The ratio (ECG+EGCG)/EGC could be used to measure seasonal variation in the levels of flavonoids in green tea leaves in the field and thus for monitoring the best time of the year to harvest tea leaves to produce quality black tea. As the ratio is similar in both mechanically harvested and hand plucked green tea leaves, the more easily obtained mechanically harvested leaves can be analysed for the ratio, which can be used as a quality index for the processed black tea.
In the part of the study above, the theaflavin levels peaked well before the designated end of fermentation indicating that the tea was overfermented. This highlighted the need to develop an online method of determining optimum fermentation, ie an on-line method for measuring theaflavin content during fermentation.
The first step involved assessing the methods using in other countries for measuring theaflavin content.

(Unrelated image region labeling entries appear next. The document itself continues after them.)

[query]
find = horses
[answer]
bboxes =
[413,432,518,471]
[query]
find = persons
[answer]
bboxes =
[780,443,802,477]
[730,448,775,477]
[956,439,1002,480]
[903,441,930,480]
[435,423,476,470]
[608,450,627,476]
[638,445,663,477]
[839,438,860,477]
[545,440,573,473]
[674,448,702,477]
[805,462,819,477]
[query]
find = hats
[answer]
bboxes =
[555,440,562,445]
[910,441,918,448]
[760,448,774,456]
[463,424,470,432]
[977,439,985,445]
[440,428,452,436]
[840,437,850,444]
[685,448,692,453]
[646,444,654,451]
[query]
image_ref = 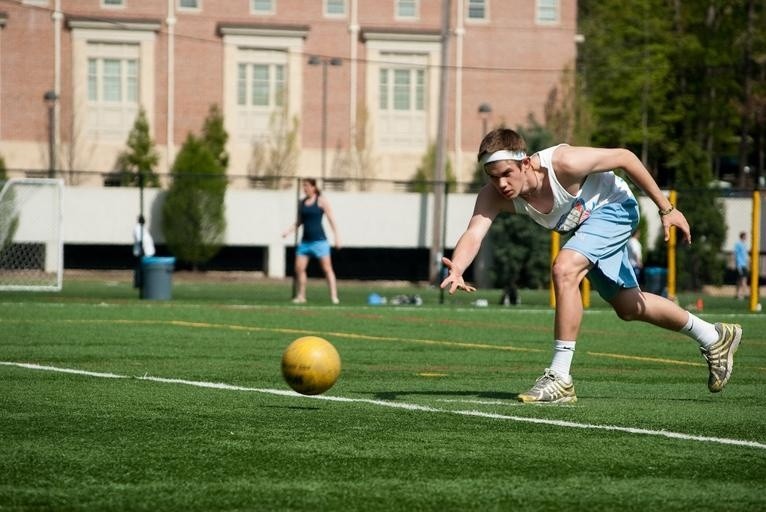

Most of these methods are based on extracting the theaflavins and thearubigens and measuring by spectophotometric analysis. For these trials the dried tea samples collected during fermentation and after final drying were analysed for theaflavins, thearubigins, soluble solids, and total colour. The methods were assessed for their ease of use and adaptability for on-line use as well as their ability to distinguish between levels of theaflavins. None of the methods were simple enough to fit the criteria for adaptation to the factory situation. Whilst the measurements of theaflavins is relatively simple, the need to extract the theaflavins make the tests more complex requiring space, equipment and skilled technical support not available in the factory situation.
Next the feasibility of using colour as measure of theaflavin content was investigated. The drawback found here was that as the theaflavin content peaked during fermentation, total colour and thearubigens continued to rise. So it was not possible to separate the contribution of theaflavins to colour using these methods. However some recent work suggested that the colour contribution of theaflavins could be separated from thearubigen contribution using a colour meter such as the Hunter Lab or Minolta colour meter. These instruments measure 4 different components of colour and it appears that theaflavins can be positively correlated with some of these. Also the Minolta colour meter is a hand held instrument making it ideal for on-line use. More information is first required on thearubigen fractions before futher work can progress on this. Some preliminary analytical gel permeation chromatography work has been undertaken.